*AIM OF THE TASK:*
Please pull out each line of the data below that contains the word "this".

*EXTRACTED RECORDS:*
---
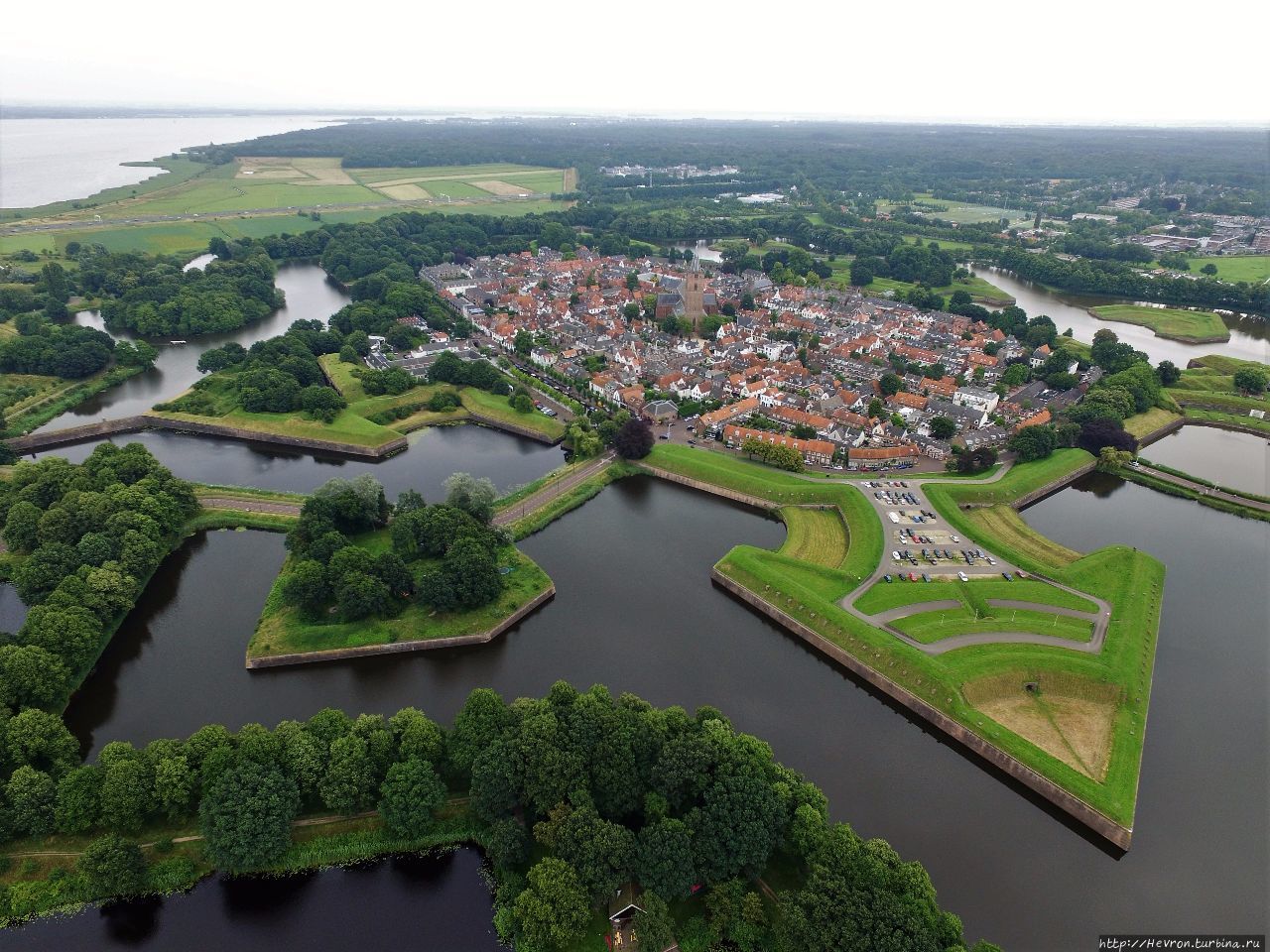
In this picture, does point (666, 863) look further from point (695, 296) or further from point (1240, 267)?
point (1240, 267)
---
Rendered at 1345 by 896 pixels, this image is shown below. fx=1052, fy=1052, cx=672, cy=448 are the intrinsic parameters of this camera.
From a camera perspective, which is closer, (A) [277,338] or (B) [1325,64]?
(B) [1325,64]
---
*ANSWER BELOW:*
In this picture, does point (666, 863) look further from point (695, 296) or further from point (1240, 267)?
Rendered at 1345 by 896 pixels, this image is shown below. fx=1052, fy=1052, cx=672, cy=448 are the intrinsic parameters of this camera.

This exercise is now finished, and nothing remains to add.